Keeping this simple chronological structure, the author provides challenging ideas and presents historical fact in a way that I haven’t personally seen before.
I found the book well written and thought provoking. Most of the time the author doesn’t provide a single view on a topic but presents different angles and interpretations explaining their pros and cons. This often led me to argue by myself for one or the other view and comparing my observations to the ones provided by the author.
Throughout the book you can hear loud and clear what is probably one of the obsessions of the author. Most of the topics presented are filtered through the question “Did this improve the happiness of humankind? What about the happiness of the individual?”. This, as far as I know, is a reading that is seldom presented in schools or by other historians and gives a whole different perspective on history. You will find yourself challenged by claims that might have never occurred to you and might make you uncomfortable. You will be asked to rethink or solidify your positions on sex and gender, twentieth century ideologies, religion, racism, slavery, equality, animal rights, morals and ethics, individualism, nationalism and consumerism.

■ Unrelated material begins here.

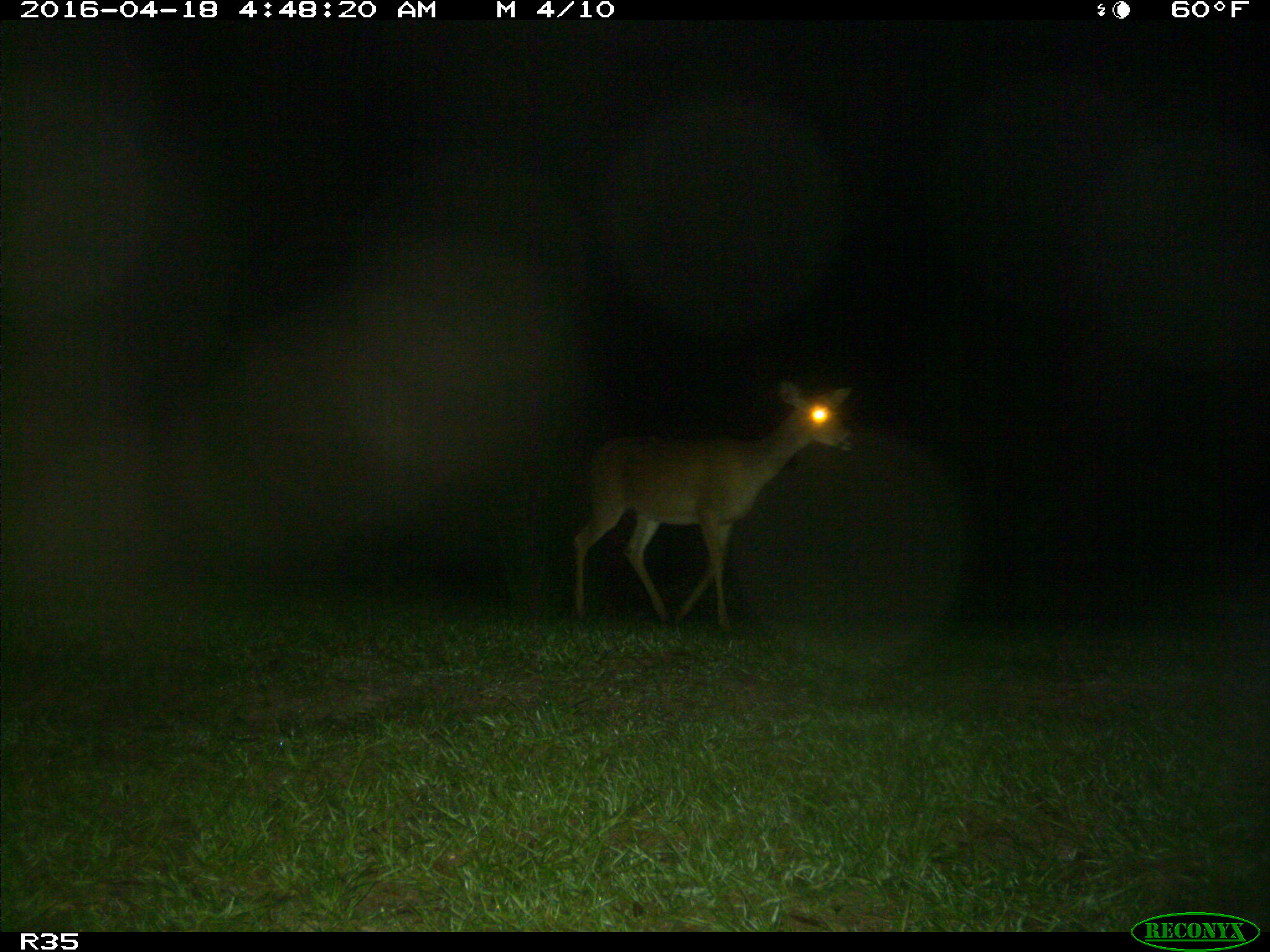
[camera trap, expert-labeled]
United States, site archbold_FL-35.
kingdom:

The author saves the last couple of chapters for what they probably consider the most important questions to ask ourselves. Are you happy? Are you entitled to decide of your own happiness? What is happiness? Is it equivalent to pleasure? Can we reverse engineer happiness? And again, can we hack evolution and take control of it, decide where to go next? Can we achieve supernatural abilities, enhance ourselves or are we doomed to go the way of Dr. Frankenstein? What are the ethical implications of all this? Can we even imagine a future in which Homo Sapiens is not a “God on earth”, in which it’s not the dominant species?
At times the author makes little effort to hide their personal beliefs. From reading the book I would assume the author is vegan (or at least supports the animal rights movement) and a Buddhist (especially interested in the peculiar Buddhist idea of happiness). This is not necessarily a negative but occasionally alters the impartiality of the author in analyzing a topic.

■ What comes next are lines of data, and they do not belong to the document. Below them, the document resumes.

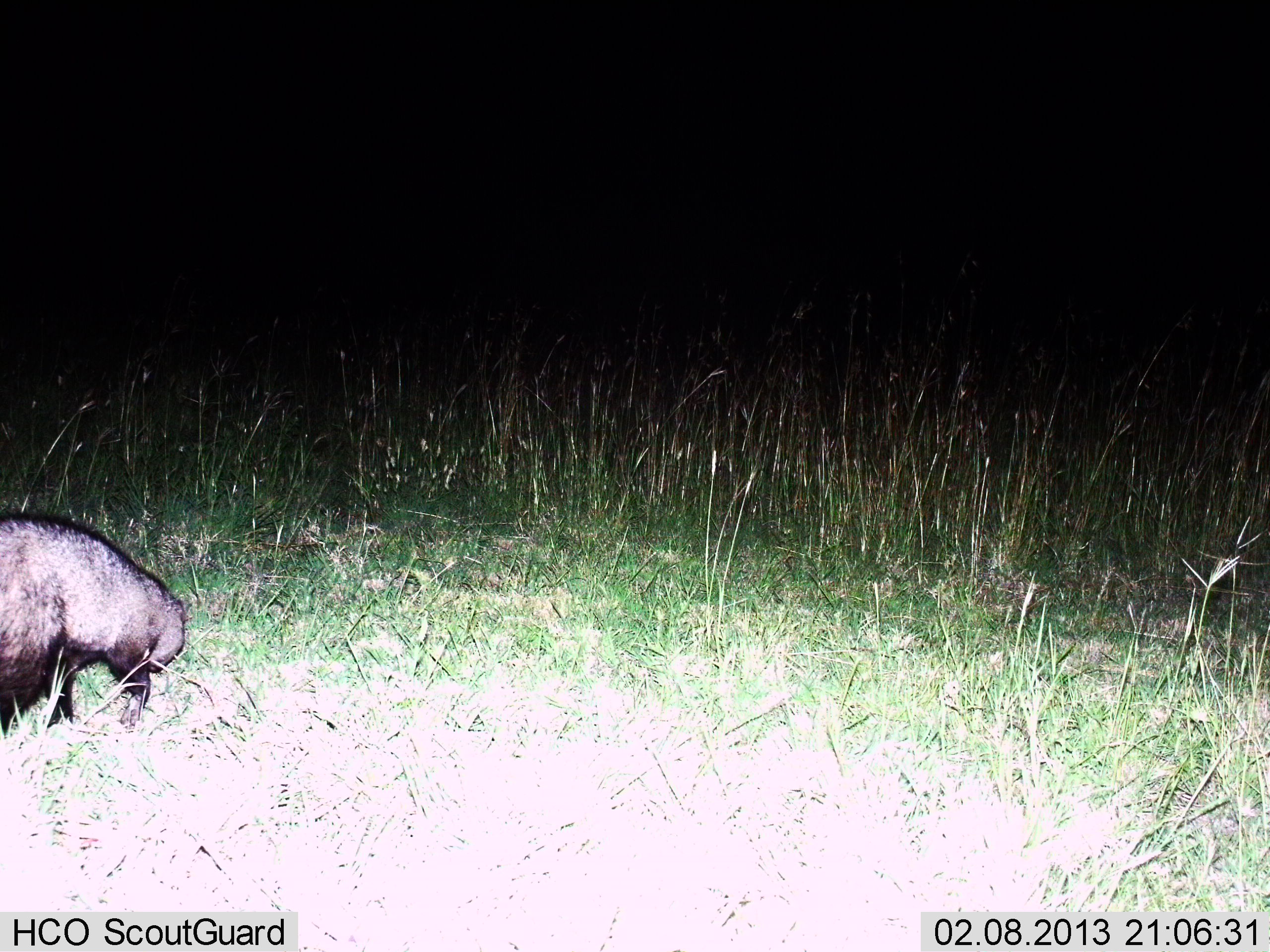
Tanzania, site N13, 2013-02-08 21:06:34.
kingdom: Animalia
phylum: Chordata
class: Mammalia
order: Carnivora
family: Mustelidae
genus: Mellivora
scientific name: Mellivora capensis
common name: honey badger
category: honeybadger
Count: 1.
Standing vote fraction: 33%.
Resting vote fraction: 0%.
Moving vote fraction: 67%.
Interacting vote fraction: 0%.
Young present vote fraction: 0%.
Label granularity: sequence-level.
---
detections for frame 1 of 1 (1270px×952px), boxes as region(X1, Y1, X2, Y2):
animal: region(0, 515, 188, 732)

The last chapter also provides a series of “predictions” about the future of humans and technology. While this is done to lead the reader to more philosophical questions, these are still predictions of a 2014 (non necessarily tech-savvy) person. This felt like reading a novel from the Fifties talking about the technology of the future. A few of them have a sci-fi taste and in other cases are simply outdated (especially when it comes to AI and superintelligence). This is not necessarily the author’s fault and actually confirms the fact that scientific research is advancing faster than the average Homo Sapiens can manage to process.
I would suggest it to anyone who is looking for a non-fiction book than can help you rethink yourself as a person and ourselves as a species.